How do you compare this with the one done by RandomForest? Thank you
Great write up Debarthi... Found the article very informative and lucid explanation. Though I have one question.. I am working on problem set having 2489 attributes. I am planning to use nnets to predict the output variable. If I have to apply Boruta on the dataset ( for which underlying algo is random forest) , how will the model behave. Though i will be trying it out , but wanted to know if you can throw some light on it . Any help is appreciated. Thanks
Great write up Debarthi... Found the article very informative and lucid explanation. Though I have one question.. I am working on problem set having 2489 attributes. I am planning to use nnets to predict the output variable. If I have to apply Boruta on the dataset ( for which underlying algo is random forest) , how will the model behave. Though i will be trying it out , but wanted to know if you can throw some light on it . Your help is appreciated. Thanks
Can anyone please describe what the upper and lower bar correspond for in that plot? And also what is the bold line within each box?

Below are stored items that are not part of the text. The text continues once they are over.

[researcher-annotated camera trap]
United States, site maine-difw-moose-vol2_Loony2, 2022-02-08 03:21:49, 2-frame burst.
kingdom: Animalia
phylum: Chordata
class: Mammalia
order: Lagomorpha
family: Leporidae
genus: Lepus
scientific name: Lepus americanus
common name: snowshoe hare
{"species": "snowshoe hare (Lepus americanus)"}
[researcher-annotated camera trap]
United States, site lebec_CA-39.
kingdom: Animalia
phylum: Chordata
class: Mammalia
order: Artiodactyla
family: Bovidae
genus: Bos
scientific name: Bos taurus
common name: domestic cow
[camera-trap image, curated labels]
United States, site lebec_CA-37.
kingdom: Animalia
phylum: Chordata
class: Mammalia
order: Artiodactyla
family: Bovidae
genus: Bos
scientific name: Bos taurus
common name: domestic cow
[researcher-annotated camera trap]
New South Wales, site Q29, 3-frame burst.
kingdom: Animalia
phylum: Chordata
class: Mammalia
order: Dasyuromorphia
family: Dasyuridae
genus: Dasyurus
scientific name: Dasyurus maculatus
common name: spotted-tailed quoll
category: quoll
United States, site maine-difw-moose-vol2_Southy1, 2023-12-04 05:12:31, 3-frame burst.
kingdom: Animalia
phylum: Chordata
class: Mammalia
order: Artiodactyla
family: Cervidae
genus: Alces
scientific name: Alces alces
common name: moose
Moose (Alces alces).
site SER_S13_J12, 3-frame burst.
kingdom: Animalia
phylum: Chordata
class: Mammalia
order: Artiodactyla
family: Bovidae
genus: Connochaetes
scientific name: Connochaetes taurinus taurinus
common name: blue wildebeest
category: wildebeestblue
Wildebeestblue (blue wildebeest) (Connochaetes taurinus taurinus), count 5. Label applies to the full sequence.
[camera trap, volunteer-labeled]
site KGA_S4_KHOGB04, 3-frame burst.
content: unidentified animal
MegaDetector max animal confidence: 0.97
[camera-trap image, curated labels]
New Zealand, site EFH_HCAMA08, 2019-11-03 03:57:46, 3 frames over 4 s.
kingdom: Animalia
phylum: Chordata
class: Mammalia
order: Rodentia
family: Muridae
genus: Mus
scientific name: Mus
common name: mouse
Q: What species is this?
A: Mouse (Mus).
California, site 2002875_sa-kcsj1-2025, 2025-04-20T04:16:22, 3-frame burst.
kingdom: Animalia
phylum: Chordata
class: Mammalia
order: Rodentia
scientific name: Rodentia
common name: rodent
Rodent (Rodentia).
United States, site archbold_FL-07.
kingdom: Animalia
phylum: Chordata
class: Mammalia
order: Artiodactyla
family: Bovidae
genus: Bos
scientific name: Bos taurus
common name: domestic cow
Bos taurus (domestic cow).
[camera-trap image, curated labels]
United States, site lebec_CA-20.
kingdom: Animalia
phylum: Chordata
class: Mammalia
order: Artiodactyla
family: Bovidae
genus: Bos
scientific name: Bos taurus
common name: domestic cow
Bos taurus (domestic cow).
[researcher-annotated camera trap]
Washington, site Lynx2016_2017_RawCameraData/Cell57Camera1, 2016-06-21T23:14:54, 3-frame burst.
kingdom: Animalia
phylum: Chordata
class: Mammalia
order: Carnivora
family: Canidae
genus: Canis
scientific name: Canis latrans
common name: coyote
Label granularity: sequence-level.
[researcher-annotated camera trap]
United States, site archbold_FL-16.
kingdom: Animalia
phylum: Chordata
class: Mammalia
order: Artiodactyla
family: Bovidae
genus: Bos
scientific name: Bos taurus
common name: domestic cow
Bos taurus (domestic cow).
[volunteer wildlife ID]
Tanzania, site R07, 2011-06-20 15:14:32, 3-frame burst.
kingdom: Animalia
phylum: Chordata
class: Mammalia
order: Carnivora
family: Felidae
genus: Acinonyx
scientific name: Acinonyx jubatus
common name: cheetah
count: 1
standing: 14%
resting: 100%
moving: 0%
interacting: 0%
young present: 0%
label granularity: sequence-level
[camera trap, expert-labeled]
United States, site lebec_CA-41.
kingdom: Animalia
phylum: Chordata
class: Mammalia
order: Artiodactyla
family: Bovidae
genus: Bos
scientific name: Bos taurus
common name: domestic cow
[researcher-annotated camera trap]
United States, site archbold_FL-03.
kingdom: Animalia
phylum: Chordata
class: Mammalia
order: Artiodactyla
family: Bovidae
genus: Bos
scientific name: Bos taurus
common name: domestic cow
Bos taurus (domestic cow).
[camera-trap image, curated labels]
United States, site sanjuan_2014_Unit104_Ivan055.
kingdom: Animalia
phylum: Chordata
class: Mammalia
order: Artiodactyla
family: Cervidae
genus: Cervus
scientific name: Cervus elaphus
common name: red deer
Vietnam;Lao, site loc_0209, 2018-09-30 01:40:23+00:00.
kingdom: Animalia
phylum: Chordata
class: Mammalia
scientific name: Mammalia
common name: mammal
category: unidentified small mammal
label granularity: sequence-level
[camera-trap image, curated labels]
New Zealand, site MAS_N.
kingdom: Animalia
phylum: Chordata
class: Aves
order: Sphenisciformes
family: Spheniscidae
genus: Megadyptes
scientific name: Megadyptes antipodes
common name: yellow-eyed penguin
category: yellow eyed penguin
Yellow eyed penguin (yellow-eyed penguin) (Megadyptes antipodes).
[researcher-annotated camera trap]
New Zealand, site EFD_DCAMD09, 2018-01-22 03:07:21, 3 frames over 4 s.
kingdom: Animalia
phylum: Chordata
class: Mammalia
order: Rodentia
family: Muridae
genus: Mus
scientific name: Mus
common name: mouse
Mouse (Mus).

I used both Boruta and rfe feature selection method on the kaggle titanic dataset. To my surprise Boruta declared all the predictors as important while rfe picked up only 4 out of 8 variables. I built a rf model using both suggestions and the rfe method gave me a better model compared to boruta. Is there any reason for such behaviour ?
Thank you for this great explanation of two different feature selection algorithms. However, just because RFE selected only 1 feature out of 11 while boruta selected 6 features, doesn't mean that boruta is superior. I wished you developed two different models using both RFE's and boruta's features then compared their accuracy or another metric in order to see which is better. Best regards,
Dear Debarati; Great article, really helpful but the data link isn't working anymore, can you please upload another link, again thank you Debarati
Can somebody send the training data for this problem!
Hi Ashay, You can download the dataset from this link.
Wow, great wrap up. Probably all the needed to jump start knowledge in the one place and served in a comprehensive way. Many thanks!